Ezoe Akihiro, Iuchi Satoshi, Sakurai Tetsuya, Aso Yukie, Tokunaga Hiroki, Vu Anh Thu, Utsumi Yoshinori, Takahashi Satoshi, Tanaka Maho, Ishida Junko, Ishitani Manabu, Seki Motoaki
Plant Genomic Network Research Team, RIKEN Center for Sustainable Resource Science, Yokohama, Kanagawa, 230-0045, Japan.
Experimental Plant Division, RIKEN BioResource Research Center, Tsukuba, Ibaraki, 305-0074, Japan.
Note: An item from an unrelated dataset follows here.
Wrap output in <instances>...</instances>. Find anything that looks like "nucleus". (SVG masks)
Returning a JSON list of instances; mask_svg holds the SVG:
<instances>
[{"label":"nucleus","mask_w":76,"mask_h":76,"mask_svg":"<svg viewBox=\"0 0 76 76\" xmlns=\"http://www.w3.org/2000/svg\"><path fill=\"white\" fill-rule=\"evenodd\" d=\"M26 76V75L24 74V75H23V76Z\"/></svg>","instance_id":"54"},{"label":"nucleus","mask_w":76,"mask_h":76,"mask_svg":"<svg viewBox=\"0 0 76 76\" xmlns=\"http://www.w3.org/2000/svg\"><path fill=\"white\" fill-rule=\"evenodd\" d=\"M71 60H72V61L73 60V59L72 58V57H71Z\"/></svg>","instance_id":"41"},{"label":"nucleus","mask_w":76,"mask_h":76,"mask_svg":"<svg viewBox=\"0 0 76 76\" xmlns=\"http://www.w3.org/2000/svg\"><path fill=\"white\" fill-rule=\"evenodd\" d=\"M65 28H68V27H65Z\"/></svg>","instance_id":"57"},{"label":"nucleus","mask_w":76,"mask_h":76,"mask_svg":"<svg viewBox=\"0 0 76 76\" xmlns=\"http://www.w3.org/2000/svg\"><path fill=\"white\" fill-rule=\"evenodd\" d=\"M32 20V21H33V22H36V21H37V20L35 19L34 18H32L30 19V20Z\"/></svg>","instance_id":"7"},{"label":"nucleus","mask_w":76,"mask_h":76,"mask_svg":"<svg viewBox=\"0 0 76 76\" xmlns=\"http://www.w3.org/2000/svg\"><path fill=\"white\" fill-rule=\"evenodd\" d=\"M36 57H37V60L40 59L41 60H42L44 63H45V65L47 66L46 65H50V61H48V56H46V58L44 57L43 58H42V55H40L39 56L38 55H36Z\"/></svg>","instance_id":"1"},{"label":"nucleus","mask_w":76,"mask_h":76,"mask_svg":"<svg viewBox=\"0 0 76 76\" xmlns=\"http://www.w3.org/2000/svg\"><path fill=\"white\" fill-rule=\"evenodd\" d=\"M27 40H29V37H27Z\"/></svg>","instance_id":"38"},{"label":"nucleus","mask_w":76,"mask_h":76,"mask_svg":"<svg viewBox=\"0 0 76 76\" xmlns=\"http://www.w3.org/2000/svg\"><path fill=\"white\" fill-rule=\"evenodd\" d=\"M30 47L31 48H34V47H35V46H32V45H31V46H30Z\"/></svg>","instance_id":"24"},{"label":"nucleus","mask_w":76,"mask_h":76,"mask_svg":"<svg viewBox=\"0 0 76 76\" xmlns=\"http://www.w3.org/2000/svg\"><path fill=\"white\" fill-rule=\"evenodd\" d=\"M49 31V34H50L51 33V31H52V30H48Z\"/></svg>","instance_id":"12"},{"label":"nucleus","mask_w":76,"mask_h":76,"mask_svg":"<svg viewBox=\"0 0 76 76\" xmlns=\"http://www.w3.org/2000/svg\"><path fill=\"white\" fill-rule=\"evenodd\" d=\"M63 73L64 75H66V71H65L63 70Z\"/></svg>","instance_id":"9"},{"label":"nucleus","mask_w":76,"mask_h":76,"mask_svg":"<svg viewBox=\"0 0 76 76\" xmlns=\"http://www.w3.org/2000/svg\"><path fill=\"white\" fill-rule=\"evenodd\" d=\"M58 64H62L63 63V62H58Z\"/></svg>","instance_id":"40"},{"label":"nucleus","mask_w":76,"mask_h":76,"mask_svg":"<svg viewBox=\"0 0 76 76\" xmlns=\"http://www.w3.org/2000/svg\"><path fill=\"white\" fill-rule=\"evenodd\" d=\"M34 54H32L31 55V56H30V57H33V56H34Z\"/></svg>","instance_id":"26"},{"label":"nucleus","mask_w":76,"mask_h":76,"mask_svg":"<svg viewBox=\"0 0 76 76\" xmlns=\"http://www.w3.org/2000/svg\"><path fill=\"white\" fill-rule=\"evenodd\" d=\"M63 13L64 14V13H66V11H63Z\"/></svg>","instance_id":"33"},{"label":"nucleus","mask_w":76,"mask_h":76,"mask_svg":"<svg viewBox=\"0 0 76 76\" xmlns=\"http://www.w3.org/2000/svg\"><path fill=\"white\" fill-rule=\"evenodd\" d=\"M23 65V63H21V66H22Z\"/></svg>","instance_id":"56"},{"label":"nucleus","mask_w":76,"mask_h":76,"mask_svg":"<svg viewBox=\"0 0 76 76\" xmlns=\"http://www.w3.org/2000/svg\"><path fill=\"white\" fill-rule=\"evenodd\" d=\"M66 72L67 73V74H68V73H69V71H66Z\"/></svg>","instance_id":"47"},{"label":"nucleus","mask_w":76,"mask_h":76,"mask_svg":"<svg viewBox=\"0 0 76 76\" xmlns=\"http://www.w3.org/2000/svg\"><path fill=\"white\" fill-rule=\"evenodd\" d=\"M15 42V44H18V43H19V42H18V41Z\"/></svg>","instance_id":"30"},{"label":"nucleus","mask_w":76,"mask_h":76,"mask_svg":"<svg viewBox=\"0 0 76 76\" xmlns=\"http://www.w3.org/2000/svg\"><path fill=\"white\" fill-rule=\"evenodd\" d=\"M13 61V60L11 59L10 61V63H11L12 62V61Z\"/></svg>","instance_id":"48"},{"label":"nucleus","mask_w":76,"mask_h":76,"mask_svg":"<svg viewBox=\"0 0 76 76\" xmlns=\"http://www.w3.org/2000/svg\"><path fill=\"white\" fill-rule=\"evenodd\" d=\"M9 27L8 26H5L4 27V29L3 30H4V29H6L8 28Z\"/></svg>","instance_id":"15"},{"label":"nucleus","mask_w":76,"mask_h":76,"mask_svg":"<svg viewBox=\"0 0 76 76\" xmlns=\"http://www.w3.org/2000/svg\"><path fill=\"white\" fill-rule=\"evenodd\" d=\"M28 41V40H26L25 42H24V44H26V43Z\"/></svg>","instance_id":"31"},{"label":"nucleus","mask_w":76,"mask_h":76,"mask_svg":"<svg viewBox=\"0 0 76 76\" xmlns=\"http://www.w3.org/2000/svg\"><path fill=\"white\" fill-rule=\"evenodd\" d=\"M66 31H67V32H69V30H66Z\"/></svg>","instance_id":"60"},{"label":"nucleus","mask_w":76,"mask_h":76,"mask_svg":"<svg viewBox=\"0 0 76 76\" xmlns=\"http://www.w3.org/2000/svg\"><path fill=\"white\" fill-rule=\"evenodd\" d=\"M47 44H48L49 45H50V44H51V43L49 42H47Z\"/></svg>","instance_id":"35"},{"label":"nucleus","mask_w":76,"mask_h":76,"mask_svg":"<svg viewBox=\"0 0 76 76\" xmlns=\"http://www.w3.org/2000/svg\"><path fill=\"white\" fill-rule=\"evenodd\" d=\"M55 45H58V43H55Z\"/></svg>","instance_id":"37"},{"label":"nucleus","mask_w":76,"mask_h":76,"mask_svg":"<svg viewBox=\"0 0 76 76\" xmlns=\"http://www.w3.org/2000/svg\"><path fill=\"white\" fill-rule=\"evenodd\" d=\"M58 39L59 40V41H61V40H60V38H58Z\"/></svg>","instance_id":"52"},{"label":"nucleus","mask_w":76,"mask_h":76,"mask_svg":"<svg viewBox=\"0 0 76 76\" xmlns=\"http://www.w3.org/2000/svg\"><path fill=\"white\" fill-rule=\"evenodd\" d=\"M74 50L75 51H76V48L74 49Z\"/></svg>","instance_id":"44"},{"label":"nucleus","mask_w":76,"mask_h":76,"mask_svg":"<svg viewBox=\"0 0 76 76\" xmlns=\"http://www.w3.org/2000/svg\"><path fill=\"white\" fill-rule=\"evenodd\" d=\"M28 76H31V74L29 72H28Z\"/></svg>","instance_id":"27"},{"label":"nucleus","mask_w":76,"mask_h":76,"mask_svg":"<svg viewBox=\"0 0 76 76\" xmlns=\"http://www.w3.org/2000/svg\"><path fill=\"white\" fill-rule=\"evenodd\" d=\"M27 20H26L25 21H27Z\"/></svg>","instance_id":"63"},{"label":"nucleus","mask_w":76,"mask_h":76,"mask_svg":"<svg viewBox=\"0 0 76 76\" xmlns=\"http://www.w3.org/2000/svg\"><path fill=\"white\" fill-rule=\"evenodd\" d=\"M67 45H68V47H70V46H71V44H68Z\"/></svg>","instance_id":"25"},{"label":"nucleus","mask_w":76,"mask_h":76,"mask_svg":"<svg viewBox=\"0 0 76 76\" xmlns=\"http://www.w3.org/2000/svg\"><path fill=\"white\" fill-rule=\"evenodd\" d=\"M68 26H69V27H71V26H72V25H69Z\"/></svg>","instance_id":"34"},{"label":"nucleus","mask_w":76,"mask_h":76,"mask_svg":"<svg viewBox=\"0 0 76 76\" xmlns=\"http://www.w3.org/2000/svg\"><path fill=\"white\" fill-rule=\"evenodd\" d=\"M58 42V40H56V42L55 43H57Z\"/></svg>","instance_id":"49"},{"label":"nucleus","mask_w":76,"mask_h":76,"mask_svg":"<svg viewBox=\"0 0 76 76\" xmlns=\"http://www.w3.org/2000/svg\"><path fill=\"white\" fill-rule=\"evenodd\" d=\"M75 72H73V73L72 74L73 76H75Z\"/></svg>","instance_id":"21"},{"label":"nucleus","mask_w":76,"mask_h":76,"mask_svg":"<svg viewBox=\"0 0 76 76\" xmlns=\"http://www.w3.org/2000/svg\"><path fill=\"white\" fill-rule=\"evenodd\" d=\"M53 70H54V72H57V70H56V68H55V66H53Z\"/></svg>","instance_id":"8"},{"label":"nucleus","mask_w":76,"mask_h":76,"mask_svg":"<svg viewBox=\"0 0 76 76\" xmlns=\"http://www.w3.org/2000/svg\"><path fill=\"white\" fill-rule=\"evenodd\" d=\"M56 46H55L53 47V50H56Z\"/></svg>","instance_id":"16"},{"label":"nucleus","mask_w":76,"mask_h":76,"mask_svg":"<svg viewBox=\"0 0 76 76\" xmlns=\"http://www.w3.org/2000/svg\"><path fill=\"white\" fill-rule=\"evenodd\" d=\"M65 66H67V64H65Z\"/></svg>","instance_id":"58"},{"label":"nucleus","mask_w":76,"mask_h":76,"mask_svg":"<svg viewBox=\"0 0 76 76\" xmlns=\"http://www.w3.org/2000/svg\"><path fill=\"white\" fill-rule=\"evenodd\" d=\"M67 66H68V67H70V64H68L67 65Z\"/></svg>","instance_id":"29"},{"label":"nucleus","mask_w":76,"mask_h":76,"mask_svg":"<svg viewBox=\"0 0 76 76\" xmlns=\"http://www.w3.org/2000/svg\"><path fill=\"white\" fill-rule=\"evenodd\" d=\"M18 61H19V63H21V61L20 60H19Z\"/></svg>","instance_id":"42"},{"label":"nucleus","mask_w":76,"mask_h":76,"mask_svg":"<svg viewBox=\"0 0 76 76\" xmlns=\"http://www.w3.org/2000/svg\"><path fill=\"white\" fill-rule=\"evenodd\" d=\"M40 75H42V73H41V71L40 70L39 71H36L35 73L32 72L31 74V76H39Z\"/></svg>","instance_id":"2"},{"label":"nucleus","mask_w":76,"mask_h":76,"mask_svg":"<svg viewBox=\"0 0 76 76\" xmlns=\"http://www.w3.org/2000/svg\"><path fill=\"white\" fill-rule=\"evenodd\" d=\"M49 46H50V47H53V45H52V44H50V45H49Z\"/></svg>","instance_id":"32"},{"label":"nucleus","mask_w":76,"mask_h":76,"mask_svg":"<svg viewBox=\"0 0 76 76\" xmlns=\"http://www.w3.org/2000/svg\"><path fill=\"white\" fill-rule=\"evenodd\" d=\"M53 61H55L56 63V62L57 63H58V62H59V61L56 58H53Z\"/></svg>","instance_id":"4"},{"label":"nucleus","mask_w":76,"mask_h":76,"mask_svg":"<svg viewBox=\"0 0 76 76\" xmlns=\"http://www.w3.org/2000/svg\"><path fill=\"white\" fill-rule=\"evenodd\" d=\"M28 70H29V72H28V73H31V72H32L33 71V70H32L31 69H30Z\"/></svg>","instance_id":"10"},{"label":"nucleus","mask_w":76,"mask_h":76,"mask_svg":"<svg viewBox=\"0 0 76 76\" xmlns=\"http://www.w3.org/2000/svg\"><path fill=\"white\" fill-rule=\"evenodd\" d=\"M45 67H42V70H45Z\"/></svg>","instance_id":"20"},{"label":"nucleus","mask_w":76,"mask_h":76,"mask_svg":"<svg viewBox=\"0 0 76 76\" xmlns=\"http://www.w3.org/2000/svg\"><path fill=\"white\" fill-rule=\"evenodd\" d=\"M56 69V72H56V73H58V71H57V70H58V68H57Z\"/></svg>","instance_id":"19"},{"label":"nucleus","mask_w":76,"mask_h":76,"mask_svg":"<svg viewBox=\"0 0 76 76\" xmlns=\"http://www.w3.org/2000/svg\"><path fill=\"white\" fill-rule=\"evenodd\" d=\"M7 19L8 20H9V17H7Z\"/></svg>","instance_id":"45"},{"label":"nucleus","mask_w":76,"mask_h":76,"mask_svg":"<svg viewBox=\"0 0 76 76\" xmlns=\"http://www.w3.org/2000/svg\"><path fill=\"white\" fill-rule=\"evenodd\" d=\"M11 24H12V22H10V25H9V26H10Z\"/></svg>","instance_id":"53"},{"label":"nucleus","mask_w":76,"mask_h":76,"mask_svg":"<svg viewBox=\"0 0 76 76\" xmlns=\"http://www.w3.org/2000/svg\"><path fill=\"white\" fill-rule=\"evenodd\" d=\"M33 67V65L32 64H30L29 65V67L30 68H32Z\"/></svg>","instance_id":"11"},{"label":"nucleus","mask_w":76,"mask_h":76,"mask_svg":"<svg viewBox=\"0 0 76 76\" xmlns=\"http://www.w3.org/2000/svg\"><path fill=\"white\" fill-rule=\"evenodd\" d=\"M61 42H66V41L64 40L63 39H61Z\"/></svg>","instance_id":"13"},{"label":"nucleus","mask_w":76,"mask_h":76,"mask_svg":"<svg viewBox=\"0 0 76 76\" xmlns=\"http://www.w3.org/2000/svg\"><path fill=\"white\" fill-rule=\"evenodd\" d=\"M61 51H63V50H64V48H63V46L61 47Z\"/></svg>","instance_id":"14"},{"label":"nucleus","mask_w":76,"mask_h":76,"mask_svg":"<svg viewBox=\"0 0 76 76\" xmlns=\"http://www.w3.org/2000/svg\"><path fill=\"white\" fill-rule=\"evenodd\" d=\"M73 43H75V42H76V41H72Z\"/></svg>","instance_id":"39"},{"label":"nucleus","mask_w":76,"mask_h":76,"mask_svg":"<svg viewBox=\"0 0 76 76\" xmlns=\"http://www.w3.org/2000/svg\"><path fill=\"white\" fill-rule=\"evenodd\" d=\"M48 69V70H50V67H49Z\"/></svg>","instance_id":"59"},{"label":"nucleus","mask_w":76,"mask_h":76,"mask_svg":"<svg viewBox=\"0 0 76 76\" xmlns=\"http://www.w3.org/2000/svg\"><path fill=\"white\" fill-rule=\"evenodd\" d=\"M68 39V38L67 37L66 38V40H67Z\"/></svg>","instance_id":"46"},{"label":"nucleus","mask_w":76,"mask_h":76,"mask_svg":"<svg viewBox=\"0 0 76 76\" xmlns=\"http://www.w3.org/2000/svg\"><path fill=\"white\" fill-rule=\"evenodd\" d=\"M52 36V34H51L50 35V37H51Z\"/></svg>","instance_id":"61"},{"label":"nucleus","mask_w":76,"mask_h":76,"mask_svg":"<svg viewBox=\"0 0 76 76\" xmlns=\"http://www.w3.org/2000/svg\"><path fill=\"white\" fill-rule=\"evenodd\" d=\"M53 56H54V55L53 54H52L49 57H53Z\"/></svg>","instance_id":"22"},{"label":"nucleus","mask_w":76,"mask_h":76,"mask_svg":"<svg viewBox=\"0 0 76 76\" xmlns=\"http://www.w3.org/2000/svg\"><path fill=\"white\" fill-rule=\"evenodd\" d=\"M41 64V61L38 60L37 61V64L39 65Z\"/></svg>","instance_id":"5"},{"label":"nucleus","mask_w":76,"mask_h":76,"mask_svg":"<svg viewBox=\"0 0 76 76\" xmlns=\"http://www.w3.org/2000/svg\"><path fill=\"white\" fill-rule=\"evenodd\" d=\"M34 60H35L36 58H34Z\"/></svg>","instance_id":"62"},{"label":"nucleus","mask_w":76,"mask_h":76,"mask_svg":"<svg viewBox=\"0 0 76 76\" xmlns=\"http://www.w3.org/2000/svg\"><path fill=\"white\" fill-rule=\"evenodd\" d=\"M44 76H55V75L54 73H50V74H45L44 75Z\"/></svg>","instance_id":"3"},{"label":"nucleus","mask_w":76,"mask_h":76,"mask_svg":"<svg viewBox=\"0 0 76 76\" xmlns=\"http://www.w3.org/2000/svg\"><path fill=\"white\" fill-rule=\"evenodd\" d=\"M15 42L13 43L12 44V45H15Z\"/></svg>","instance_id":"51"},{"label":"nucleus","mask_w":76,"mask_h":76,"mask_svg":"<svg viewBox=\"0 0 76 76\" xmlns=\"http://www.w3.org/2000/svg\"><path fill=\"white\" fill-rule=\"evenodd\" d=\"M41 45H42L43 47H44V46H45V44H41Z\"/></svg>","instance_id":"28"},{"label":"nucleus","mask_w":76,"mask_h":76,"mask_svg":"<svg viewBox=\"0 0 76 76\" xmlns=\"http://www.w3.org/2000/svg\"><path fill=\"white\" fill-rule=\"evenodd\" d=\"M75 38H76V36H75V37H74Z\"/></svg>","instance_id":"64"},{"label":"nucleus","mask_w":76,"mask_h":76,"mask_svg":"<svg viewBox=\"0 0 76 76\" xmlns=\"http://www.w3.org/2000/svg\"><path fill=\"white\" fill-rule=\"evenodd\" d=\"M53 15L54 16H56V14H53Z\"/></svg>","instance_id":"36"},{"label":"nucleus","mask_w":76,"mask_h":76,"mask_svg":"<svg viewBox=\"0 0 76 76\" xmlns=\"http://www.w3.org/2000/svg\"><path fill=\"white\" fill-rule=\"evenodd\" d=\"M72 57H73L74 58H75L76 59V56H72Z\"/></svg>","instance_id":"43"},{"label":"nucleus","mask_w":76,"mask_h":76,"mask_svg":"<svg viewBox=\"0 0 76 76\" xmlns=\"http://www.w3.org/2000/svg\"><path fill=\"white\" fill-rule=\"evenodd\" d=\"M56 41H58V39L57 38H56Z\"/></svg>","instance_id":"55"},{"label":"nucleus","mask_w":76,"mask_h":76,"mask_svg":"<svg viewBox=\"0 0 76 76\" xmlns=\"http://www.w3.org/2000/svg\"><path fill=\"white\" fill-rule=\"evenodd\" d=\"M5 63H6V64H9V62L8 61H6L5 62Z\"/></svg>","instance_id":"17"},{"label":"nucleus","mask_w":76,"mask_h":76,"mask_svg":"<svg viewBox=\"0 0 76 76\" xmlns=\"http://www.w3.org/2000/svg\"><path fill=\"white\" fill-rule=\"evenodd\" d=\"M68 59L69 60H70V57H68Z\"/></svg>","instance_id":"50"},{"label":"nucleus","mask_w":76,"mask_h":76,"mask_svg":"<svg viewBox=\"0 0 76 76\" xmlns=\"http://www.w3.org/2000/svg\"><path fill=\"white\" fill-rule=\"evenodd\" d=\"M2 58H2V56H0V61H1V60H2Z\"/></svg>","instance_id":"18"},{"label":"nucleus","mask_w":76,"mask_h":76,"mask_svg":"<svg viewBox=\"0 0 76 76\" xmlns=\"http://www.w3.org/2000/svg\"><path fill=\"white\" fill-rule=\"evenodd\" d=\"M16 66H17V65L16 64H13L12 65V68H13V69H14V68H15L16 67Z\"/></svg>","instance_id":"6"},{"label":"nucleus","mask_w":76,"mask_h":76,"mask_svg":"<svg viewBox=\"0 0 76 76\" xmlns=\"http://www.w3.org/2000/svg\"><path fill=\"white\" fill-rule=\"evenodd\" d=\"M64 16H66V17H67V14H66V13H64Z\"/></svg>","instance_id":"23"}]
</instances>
Plant Mol Biol. 2023 May;112(1-2):33-45. doi: 10.1007/s11103-023-01346-4. Epub 2023 Apr 4.
The primary transcript structure provides critical insights into protein diversity, transcriptional modification, and functions. Cassava transcript structures are highly diverse because of alternative splicing (AS) events and high heterozygosity. To precisely determine and characterize transcript structures, fully sequencing cloned transcripts is the most reliable method. However, cassava annotations were mainly determined according to fragmentation-based sequencing analyses (e.g., EST and short-read RNA-seq). In this study, we sequenced the cassava full-length cDNA library, which included rare transcripts. We obtained 8,628 non-redundant fully sequenced transcripts and detected 615 unannotated AS events and 421 unannotated loci. The different protein sequences resulting from the unannotated AS events tended to have diverse functional domains, implying that unannotated AS contributes to the truncation of functional domains. The unannotated loci tended to be derived from orphan genes, implying that the loci may be associated with cassava-specific traits. Unexpectedly, individual cassava transcripts were more likely to have multiple AS events than Arabidopsis transcripts, suggestive of the regulated interactions between cassava splicing-related complexes. We also observed that the unannotated loci and/or AS events were commonly in regions with abundant single nucleotide variations, insertions-deletions, and heterozygous sequences. These findings reflect the utility of completely sequenced FLcDNA clones for overcoming cassava-specific annotation-related problems to elucidate transcript structures. Our work provides researchers with transcript structural details that are useful for annotating highly diverse and unique transcripts and alternative splicing events.
初级转录本结构为蛋白质多样性、转录修饰和功能提供了关键见解。由于可变剪接(AS)事件和高杂合性,木薯转录本结构高度多样。为了精确确定和表征转录本结构,对克隆的转录本进行全测序是最可靠的方法。然而,木薯注释主要是根据基于片段的测序分析(如EST和短读长RNA-seq)来确定的。在本研究中,我们对包含稀有转录本的木薯全长cDNA文库进行了测序。我们获得了8628个非冗余的全测序转录本,检测到615个未注释的AS事件和421个未注释的位点。未注释的AS事件产生的不同蛋白质序列往往具有不同的功能结构域,这意味着未注释的AS导致了功能结构域的截断。未注释的位点往往来自孤儿基因,这意味着这些位点可能与木薯的特异性状相关。出乎意料的是,与拟南芥转录本相比,单个木薯转录本更有可能发生多个AS事件,这表明木薯剪接相关复合体之间存在调控相互作用。我们还观察到,未注释的位点和/或AS事件通常位于单核苷酸变异、插入缺失和杂合序列丰富的区域。这些发现反映了完全测序的FLcDNA克隆在克服木薯特异性注释相关问题以阐明转录本结构方面的效用。我们的工作为研究人员提供了转录本结构细节,这些细节有助于注释高度多样和独特的转录本以及可变剪接事件。